**What needs to be done**
Copy out word for word the records from the line containing "How far is the" through the line containing "520 millimetres", including both of those lines.

(Entries from a collection)
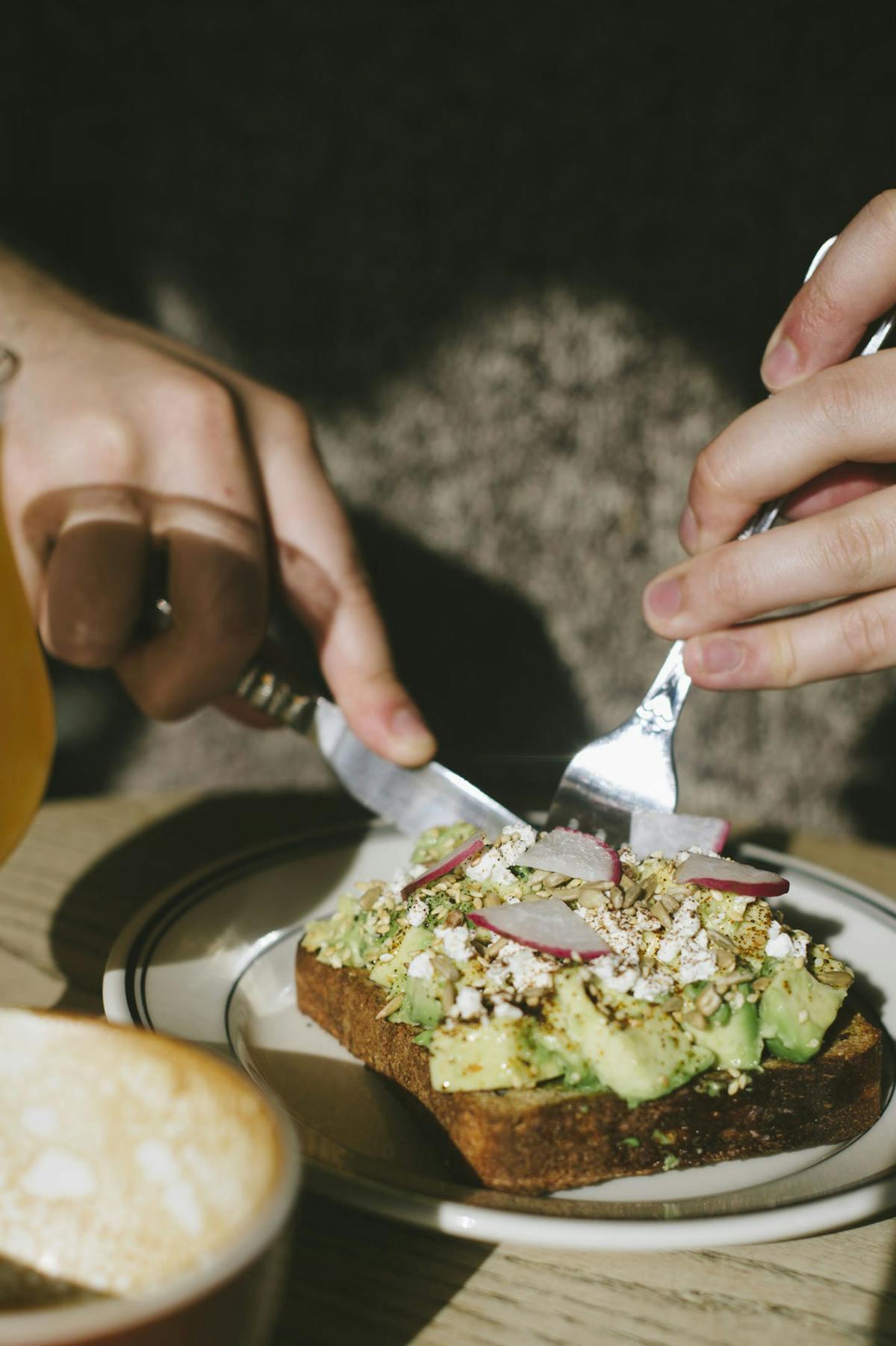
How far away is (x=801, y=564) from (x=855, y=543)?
67 millimetres

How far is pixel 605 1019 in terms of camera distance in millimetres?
784

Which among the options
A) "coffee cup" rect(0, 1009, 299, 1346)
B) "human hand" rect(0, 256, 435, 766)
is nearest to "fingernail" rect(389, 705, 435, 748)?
"human hand" rect(0, 256, 435, 766)

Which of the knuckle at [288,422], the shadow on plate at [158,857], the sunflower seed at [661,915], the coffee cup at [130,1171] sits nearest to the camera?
the coffee cup at [130,1171]

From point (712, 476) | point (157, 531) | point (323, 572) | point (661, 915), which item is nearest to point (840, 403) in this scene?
point (712, 476)

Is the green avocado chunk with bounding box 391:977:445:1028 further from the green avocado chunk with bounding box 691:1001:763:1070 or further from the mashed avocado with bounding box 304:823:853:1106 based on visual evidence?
the green avocado chunk with bounding box 691:1001:763:1070

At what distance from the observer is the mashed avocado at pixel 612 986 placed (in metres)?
0.79

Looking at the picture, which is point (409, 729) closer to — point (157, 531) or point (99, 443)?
point (157, 531)

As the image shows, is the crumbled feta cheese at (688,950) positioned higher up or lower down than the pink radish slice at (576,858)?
lower down

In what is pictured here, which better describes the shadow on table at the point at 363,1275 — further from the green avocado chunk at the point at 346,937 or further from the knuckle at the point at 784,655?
the knuckle at the point at 784,655

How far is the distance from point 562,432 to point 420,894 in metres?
1.61

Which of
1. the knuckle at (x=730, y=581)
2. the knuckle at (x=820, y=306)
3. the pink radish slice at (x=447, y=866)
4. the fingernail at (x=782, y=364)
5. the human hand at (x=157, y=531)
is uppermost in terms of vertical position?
the knuckle at (x=820, y=306)

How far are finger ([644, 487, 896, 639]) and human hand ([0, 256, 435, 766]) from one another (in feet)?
1.31

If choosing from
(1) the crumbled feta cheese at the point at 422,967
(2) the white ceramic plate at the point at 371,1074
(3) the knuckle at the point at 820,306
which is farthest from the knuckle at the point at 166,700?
(3) the knuckle at the point at 820,306

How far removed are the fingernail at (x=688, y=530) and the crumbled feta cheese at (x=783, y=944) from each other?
520 millimetres
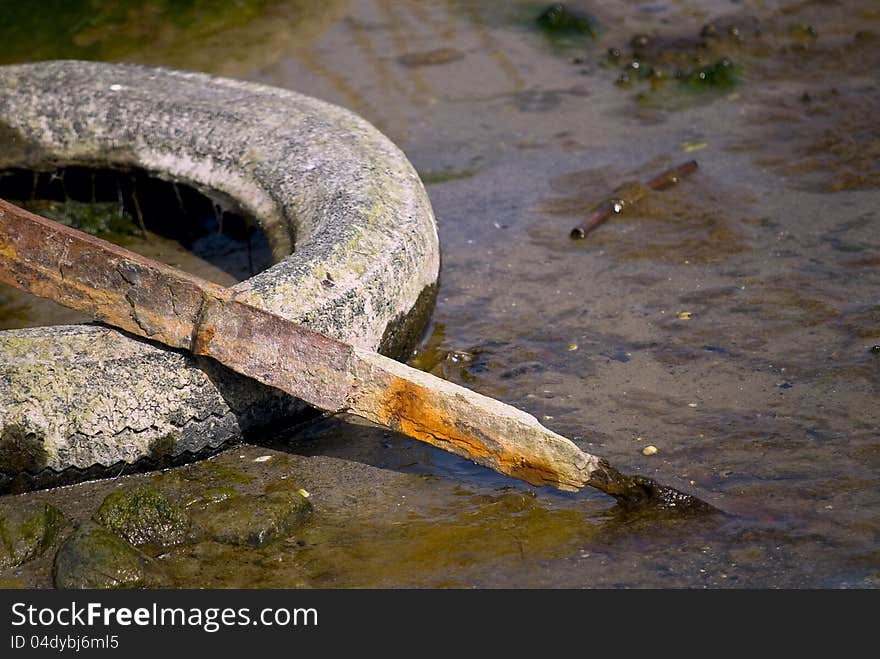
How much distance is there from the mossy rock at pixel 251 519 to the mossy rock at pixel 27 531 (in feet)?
1.34

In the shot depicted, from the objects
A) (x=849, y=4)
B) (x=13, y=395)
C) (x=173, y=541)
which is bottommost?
(x=173, y=541)

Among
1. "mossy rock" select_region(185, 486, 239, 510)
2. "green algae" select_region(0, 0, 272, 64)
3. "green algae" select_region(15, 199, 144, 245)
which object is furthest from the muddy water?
"green algae" select_region(15, 199, 144, 245)

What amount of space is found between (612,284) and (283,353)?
1.83 metres

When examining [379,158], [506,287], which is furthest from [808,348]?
[379,158]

**Response**
How far is the distance from point 562,432 to point 420,894 in metres?
1.61

Which of
1. the knuckle at (x=730, y=581)
2. the knuckle at (x=820, y=306)
3. the pink radish slice at (x=447, y=866)
4. the fingernail at (x=782, y=364)
5. the human hand at (x=157, y=531)
is uppermost in terms of vertical position?
the knuckle at (x=820, y=306)

How far are finger ([644, 487, 896, 639]) and human hand ([0, 256, 435, 766]) from one another (in feet)?
1.31

If choosing from
(1) the crumbled feta cheese at the point at 422,967
(2) the white ceramic plate at the point at 371,1074
(3) the knuckle at the point at 820,306
which is farthest from the knuckle at the point at 166,700?
(3) the knuckle at the point at 820,306

How far removed are the fingernail at (x=688, y=530) and the crumbled feta cheese at (x=783, y=944) from each other?
520 millimetres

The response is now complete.